**Отрывок**.
* * *
Подобным же образом, в полном соответствии с позицией ООП, алжирская встреча руководителей арабских государств в ноябре 1973 г. единогласно признала ООП “единственным представителем палестинского народа”. В конце февраля 1974 г. аналогичная резолюция была принята Исламской конференцией в Лахоре, а затем, в октябре 1974 г., на встрече руководителей арабских государств в Рабате. К этому времени Арафат и его соратники из ФАТХ, принимая активные меры для улучшения своего имиджа, уже заявляли, что цель ООП — создание “демократического, светского палестинского государства”. Давая интервью журналистам из западных СМИ, они умышленно определяли свои намерения и планы лишь в самых общих чертах. Зато, общаясь с представителями арабской прессы, они не считали нужным скрывать, что гражданами такого государства смогут стать лишь те евреи, которые уже проживали в Палестине “до начала сионистского вторжения”. Арабские страны, со своей стороны, выступая в защиту “прав палестинского народа”, выдвинули новый лозунг, полностью отвечавший их целям. Если в 1950-1960-х гг. они имели обыкновение говорить о “невыносимом положении арабских беженцев”, то в 1970-х гг. требование “обеспечить права палестинского народа” стало тем универсальным препятствием, которое возводилось на пути любых попыток заключить постоянный мир с Израилем. Когда в СССР осознали, в чем именно заключается основная задача ООП, то Кремль, ранее сторонившийся контактов с террористическими организациями, изменил свою позицию. У советских руководителей возникли опасения, что ближневосточный кризис может быть решен при содействии одного лишь Киссинджера, и потому они пригласили Арафата в Москву, пообещали ему поддержку и убедительно порекомендовали принять участие в работе Женевской конференции.
* * *
**Данные**.

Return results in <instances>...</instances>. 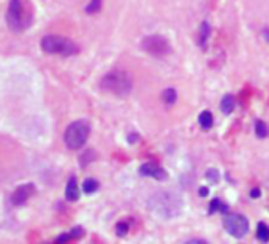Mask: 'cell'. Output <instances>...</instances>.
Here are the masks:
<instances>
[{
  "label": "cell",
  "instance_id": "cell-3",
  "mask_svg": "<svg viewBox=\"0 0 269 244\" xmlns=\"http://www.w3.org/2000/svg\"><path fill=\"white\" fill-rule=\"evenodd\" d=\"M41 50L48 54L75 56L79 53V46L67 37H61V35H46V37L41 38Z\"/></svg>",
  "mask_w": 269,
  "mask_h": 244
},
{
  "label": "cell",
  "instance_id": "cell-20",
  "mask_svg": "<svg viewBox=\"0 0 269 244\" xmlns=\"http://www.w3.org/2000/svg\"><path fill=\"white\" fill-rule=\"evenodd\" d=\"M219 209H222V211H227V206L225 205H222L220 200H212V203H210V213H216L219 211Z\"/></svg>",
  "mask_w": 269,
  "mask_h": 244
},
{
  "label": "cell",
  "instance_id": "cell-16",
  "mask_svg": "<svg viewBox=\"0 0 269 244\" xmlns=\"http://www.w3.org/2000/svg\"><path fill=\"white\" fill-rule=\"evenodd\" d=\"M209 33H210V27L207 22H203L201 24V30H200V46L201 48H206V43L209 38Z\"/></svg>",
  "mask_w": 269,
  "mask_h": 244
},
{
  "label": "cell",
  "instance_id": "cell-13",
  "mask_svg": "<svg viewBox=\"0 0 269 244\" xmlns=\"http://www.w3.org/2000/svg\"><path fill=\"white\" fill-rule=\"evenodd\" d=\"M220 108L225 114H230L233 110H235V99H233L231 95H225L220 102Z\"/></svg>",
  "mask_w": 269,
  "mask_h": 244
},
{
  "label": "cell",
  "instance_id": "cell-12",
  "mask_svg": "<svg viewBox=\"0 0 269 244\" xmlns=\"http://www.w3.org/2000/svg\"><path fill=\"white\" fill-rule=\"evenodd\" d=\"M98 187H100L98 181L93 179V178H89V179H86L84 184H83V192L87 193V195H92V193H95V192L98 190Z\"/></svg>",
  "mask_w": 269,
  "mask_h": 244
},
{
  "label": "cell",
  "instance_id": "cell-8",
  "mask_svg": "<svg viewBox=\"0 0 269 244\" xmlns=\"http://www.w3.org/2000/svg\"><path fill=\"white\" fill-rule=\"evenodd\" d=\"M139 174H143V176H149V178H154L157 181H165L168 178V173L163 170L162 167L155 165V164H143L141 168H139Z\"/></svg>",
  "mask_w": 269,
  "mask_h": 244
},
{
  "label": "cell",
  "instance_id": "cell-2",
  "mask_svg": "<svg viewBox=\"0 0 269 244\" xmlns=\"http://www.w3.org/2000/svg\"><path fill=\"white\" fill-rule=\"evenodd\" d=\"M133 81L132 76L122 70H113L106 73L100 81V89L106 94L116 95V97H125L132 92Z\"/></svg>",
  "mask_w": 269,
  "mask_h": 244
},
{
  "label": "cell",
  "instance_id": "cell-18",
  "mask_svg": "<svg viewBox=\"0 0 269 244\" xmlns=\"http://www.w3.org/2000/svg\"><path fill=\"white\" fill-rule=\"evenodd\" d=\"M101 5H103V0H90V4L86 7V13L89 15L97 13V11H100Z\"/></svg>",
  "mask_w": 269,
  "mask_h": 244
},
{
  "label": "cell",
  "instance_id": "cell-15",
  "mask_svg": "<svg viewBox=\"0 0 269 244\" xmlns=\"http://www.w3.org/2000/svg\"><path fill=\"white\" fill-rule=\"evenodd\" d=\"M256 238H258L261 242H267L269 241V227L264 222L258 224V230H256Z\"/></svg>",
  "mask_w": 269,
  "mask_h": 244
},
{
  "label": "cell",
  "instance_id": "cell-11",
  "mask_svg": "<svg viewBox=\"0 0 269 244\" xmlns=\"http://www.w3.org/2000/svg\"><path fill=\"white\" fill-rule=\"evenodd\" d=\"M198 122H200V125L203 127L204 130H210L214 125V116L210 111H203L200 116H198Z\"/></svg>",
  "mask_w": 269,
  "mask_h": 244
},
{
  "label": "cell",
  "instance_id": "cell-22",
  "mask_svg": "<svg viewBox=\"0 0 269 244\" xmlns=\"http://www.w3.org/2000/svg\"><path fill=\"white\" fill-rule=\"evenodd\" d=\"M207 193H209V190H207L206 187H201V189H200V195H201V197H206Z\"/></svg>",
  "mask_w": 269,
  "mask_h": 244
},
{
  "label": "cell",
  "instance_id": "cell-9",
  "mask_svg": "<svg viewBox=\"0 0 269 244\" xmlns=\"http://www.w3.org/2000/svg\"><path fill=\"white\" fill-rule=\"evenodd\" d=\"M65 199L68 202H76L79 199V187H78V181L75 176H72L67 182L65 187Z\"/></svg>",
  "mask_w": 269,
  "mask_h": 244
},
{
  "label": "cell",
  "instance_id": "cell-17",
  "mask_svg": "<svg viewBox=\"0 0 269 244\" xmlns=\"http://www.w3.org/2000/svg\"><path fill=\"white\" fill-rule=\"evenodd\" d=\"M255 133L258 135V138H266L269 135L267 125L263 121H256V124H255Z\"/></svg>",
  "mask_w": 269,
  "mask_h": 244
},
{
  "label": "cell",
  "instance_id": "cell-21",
* * *
**Ваша задача**. Перечислите, пожалуйста, все встречи и конференции, которые, согласно отрывку, признали ООП единственным представителем палестинского народа. Для каждой укажите место и время.

**Результат**.
- Алжирская встреча руководителей арабских государств, ноябрь 1973 г.
- Исламская конференция в Лахоре, конец февраля 1974 г.
- Встреча руководителей арабских государств в Рабате, октябрь 1974 г.